* **EXTRACTED MATERIAL**
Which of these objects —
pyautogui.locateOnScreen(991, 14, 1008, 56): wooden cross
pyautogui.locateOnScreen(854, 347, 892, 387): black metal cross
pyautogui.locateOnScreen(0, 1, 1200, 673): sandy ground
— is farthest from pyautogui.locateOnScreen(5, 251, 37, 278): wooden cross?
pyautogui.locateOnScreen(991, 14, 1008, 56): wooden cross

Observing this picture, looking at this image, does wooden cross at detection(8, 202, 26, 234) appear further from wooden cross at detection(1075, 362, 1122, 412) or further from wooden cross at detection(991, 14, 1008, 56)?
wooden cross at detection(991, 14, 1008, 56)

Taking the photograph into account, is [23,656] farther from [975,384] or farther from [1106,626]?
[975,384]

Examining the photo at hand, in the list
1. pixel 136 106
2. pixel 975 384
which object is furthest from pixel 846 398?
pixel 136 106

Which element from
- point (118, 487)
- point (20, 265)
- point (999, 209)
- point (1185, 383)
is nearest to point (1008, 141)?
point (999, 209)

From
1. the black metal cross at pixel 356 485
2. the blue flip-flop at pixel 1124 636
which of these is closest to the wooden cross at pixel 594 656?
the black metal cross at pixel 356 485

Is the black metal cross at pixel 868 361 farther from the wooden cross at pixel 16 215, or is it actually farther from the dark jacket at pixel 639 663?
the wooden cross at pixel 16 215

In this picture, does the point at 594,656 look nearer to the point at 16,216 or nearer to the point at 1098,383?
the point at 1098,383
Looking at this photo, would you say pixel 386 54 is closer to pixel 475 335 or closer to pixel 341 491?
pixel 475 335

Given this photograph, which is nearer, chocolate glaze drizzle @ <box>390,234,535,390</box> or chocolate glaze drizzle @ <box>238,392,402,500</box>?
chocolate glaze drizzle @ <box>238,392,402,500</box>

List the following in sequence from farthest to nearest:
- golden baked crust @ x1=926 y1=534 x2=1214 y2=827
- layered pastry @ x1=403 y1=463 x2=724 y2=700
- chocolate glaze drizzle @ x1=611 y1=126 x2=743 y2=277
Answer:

* **WHAT YOU WILL DO**
Reproduce every one of the records above word for word.

* **TASK SOLUTION**
Which of these objects —
pyautogui.locateOnScreen(991, 14, 1008, 56): wooden cross
pyautogui.locateOnScreen(854, 347, 892, 387): black metal cross
pyautogui.locateOnScreen(0, 1, 1200, 673): sandy ground
— is farthest from pyautogui.locateOnScreen(5, 251, 37, 278): wooden cross?
pyautogui.locateOnScreen(991, 14, 1008, 56): wooden cross

Observing this picture, looking at this image, does wooden cross at detection(8, 202, 26, 234) appear further from wooden cross at detection(1075, 362, 1122, 412) or further from wooden cross at detection(991, 14, 1008, 56)?
wooden cross at detection(991, 14, 1008, 56)

Taking the photograph into account, is [23,656] farther from [975,384] or farther from [1106,626]?
[975,384]

Examining the photo at hand, in the list
1. pixel 136 106
2. pixel 975 384
which object is furthest from pixel 846 398?
pixel 136 106

Which element from
- point (118, 487)
- point (20, 265)
- point (999, 209)
- point (1185, 383)
is nearest to point (1008, 141)?
point (999, 209)

From
1. the black metal cross at pixel 356 485
2. the blue flip-flop at pixel 1124 636
which of these is closest to the wooden cross at pixel 594 656?
the black metal cross at pixel 356 485

Is the black metal cross at pixel 868 361 farther from the wooden cross at pixel 16 215, or is it actually farther from the dark jacket at pixel 639 663?
the wooden cross at pixel 16 215

In this picture, does the point at 594,656 look nearer to the point at 16,216 or nearer to the point at 1098,383?
the point at 1098,383
Looking at this photo, would you say pixel 386 54 is closer to pixel 475 335 or closer to pixel 341 491?
pixel 475 335

Given this photograph, which is nearer, chocolate glaze drizzle @ <box>390,234,535,390</box> or chocolate glaze drizzle @ <box>238,392,402,500</box>?
chocolate glaze drizzle @ <box>238,392,402,500</box>

List the following in sequence from farthest to nearest:
- golden baked crust @ x1=926 y1=534 x2=1214 y2=827
- layered pastry @ x1=403 y1=463 x2=724 y2=700
- chocolate glaze drizzle @ x1=611 y1=126 x2=743 y2=277
Answer:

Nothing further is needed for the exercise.